Viking, 288 pages, $29
John le Carré began his auspicious writing career with “Call for the Dead,” in 1961. It starred George Smiley in the first of what was to become a long and honored series about the Cold War. In 1963, he released “The Spy Who Came in from the Cold” and in 1965, “The Looking Glass War,” two of his most popular novels. His books were erudite, articulate, readable, slyly humorous, authoritatively complex yet apprehensible, and the sine qua non of appreciating spy fiction. John le Carré, or David Cornwell as he was born, lived in the world of spy and counter-spy in real life. Although le Carré is now 88 years old, his works still illuminate, while ushering out the old order and bemusedly watching the younger generation work to build their own ideas of empire and republic.
Although this is 2019, three years after the surprising election of Donald Trump and the equally surprising Brexit vote in Britain, fictional works with references to these events and their effect are only now beginning to rapidly pile up in the book world. The non-fiction world was way ahead in that sense. “Agent Running in the Field” places the story squarely into post-Trump and Brexit chaos. Both forces affect the old alliances, and no treaty or promise is worth the paper it’s printed on.
Nat is a twenty-five year veteran of service in MI6. He is about to be put to pasture, by his own estimation. Instead, he is given the management of The Haven, a London substation of agents who don’t fit anywhere else. (See Mick Herron’s terrific “Slow Horses” series about the same topic.) Although nothing significant is expected to come out of the department, one of its brighter lights, young Florence, just may have a lead to uncovering a trail of nefarious financial misdeeds to the Russians through a London-based oligarch.

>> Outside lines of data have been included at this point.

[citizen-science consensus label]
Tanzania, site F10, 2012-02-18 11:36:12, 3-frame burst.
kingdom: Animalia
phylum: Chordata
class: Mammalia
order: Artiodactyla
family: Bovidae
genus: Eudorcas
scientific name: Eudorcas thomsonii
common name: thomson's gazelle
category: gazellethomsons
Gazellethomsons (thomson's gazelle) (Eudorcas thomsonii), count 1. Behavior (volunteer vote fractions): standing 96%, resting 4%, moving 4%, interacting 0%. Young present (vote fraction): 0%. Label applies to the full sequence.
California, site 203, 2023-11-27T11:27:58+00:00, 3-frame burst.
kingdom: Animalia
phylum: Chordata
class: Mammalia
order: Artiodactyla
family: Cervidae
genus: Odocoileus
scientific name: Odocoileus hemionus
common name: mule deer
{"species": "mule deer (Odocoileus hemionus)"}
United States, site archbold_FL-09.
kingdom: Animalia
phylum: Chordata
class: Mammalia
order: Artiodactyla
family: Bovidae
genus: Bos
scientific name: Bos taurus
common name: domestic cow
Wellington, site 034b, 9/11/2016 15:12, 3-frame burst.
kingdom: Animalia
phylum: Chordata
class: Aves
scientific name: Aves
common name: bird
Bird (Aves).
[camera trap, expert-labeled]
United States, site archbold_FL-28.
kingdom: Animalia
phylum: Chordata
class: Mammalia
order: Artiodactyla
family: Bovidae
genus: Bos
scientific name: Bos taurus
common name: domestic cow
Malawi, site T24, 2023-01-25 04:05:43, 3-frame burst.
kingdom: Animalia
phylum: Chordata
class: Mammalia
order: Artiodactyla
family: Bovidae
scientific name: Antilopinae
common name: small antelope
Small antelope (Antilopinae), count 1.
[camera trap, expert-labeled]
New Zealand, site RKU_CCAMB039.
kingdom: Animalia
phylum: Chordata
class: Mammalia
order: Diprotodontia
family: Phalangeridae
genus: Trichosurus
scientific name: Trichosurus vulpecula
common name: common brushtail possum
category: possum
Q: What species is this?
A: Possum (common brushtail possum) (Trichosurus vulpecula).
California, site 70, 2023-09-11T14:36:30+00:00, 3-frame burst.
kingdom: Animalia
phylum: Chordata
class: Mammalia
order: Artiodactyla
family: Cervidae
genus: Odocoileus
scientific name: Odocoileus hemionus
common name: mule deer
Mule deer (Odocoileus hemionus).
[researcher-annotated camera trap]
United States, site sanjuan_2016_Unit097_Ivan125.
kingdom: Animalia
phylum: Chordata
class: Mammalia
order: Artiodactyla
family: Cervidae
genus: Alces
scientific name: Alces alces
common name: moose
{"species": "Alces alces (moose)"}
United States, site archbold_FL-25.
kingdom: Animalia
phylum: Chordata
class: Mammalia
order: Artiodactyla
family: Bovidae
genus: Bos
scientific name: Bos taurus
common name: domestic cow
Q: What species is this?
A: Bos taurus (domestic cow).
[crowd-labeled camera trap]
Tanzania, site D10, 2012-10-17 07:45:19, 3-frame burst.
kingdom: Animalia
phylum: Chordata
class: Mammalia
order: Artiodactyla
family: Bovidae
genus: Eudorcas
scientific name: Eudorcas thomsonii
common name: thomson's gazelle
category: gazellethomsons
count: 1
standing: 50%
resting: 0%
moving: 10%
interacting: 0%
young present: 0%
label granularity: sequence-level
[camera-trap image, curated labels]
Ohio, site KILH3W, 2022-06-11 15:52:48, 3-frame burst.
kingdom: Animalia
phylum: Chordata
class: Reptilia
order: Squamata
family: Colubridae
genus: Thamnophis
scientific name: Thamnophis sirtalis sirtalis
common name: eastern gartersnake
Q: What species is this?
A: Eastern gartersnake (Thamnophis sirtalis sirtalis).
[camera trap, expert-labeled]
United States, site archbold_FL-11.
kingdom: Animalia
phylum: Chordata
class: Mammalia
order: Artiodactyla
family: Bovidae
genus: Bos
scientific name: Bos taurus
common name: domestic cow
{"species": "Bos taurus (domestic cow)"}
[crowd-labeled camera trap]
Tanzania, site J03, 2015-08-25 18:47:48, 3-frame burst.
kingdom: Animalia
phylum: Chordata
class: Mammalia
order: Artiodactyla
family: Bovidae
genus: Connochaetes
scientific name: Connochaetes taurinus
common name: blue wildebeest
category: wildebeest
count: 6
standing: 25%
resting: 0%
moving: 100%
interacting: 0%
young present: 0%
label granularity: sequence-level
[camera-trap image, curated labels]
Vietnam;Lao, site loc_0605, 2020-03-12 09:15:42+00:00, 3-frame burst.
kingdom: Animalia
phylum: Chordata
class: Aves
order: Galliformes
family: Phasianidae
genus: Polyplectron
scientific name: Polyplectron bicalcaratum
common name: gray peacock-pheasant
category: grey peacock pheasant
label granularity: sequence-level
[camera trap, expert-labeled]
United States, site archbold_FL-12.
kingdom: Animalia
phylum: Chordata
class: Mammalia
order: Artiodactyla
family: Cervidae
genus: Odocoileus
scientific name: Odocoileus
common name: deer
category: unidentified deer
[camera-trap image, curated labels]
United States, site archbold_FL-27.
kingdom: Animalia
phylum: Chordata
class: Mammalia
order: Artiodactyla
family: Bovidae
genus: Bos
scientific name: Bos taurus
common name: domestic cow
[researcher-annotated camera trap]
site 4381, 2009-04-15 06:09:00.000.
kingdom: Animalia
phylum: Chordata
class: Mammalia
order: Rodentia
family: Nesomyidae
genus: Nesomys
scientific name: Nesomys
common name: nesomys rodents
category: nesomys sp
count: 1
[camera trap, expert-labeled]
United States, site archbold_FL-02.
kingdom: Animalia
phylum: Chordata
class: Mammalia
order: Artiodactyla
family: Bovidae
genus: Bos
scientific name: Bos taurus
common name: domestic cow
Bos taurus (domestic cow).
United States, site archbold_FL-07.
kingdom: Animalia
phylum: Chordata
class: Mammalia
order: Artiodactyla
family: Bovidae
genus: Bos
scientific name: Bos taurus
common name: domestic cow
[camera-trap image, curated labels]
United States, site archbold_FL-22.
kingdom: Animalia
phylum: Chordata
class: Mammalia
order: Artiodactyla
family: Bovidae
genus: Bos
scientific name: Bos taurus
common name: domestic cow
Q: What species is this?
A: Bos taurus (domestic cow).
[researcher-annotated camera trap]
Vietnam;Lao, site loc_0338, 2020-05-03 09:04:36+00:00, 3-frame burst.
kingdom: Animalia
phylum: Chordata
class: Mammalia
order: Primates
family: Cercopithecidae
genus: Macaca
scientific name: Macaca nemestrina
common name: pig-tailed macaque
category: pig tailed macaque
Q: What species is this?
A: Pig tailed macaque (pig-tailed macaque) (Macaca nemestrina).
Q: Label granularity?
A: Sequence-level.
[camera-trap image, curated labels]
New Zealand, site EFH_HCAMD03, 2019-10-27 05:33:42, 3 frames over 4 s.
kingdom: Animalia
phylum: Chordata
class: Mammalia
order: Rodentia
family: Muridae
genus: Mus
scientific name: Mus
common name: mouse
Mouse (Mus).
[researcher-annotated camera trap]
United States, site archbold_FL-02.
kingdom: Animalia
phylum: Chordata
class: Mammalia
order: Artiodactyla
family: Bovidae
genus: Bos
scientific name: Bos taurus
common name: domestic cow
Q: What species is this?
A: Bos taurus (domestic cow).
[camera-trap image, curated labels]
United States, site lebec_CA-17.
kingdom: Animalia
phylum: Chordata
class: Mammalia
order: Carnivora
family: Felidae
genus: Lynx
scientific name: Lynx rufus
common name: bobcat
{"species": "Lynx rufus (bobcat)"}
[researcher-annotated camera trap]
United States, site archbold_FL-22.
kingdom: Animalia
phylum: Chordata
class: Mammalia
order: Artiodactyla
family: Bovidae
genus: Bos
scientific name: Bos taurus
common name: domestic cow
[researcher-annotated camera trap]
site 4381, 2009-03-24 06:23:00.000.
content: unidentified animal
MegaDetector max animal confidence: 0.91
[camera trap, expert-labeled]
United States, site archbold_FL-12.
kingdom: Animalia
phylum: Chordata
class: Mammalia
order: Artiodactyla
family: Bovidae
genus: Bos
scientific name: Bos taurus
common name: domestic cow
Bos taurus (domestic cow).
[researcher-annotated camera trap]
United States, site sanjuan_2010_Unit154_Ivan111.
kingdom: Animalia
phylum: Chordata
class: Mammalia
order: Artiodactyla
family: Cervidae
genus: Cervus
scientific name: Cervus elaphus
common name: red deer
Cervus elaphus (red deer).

As Nat is trying to wrap his head around his latest assignment and what it might mean for his future — agents always have to see past the obvious — he meets a young man about twenty-five years his junior, at his athletic club. Ed appears to be serious about challenging Nat’s supremacy at club badminton. Nat is proud of having beaten most comers, including much younger men. Ed gives Nat a run for his money, and a strange and tentative acquaintanceship, perhaps friendship, develops between the two.
This is where I get cagey because everything that develops from this point on is hush-hush, and you must have the proper clearance. I will give you le Carré’s opening lines, however:
Our meeting was not contrived. Not by me, not by Ed, not by any of the hidden hands supposedly pulling at his strings. I was not targeted. Ed was not put up to it. We were neither covertly nor aggressively observed….There was no contrivance, no conspiracy, no collusion.
That pretty much tells you that Nat and Ed will headline a book touching on Nat's world. If I may interject a telling remark here: It is difficult in this day and age to gauge the accuracy and meaning of accusations thrown about these days: “treason,” “leader,” “nationalism.” Definitions may need re-defining. The world has certainly been turned on its head. With this in mind, read le Carré’s relatively short novel. It is not so much about the political thunderstorms, but about how real people are buffeted about in them. It is about survival and personal belief. It is not le Carré’s deepest or most complex novel, but it is one of his most sincere.